Doctors Without Borders/Médecins Sans Frontières (MSF) health promotion activity manager Sabrina Rubli leads a team responsible for reaching out to the community in Goma, Democratic Republic of Congo (DRC). The team seeks to better understand what are the humanitarian needs in the region and to provide relevant health information and education. Here, Rubli reflects on how her work has changed with the arrival of the global coronavirus pandemic in DRC.
“Coronavirus is just another way for the government to kill us, since Ebola didn’t work.”
“All white people are infected with coronavirus.”
“This is just another way for nongovernmental organizations and the government to make money.”
“We can’t wash our hands. We have no water. We have no soap. How can we protect ourselves?”
“Can I catch coronavirus from riding a motorbike?”
“The virus doesn’t affect Africans, only Europeans.”
I write down all of the questions and thoughts in my notebook, and try to answer peoples’ concerns and questions as best I can. Any questions I can’t answer, I promise to find an answer and come back to them soon.

# [Exercise set]
**A.** Copy everything in the Goma outreach text from "Doctors Without Borders/Médecins" down to "pandemic in DRC.".
**B.** Turn the paragraph of the Goma outreach text that begins "Doctors Without Borders/Médecins Sans Frontières" into a short bulleted list of its main facts.

[Saved entries]
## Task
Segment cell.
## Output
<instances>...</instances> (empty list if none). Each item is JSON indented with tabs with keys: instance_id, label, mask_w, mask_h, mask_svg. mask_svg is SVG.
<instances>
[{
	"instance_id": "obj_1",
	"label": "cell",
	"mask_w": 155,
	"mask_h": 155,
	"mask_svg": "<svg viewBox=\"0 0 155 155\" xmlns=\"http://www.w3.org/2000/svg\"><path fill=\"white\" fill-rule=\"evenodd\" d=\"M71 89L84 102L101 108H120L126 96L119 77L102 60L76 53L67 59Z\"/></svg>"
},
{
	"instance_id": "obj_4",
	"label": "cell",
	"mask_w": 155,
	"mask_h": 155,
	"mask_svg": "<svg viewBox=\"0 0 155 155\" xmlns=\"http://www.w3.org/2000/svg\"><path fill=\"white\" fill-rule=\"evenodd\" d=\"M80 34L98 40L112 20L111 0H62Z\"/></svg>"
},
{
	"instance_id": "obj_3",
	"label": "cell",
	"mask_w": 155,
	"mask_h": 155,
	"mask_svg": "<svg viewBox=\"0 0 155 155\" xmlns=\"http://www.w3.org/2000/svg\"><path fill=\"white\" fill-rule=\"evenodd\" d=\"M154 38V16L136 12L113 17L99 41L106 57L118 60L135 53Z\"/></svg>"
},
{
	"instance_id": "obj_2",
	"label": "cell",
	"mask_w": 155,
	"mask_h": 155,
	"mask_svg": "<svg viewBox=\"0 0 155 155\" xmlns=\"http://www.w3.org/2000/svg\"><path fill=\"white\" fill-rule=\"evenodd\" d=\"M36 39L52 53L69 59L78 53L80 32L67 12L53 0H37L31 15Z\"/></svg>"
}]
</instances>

# [Responses]
**A.**
Doctors Without Borders/Médecins Sans Frontières (MSF) health promotion activity manager Sabrina Rubli leads a team responsible for reaching out to the community in Goma, Democratic Republic of Congo (DRC). The team seeks to better understand what are the humanitarian needs in the region and to provide relevant health information and education. Here, Rubli reflects on how her work has changed with the arrival of the global coronavirus pandemic in DRC.

**B.**
- Sabrina Rubli is the MSF health promotion activity manager in Goma, Democratic Republic of Congo (DRC).
- She leads a team responsible for reaching out to the community there.
- The team seeks to understand the region's humanitarian needs and to provide relevant health information and education.
- Rubli reflects on how her work has changed since the coronavirus pandemic arrived in DRC.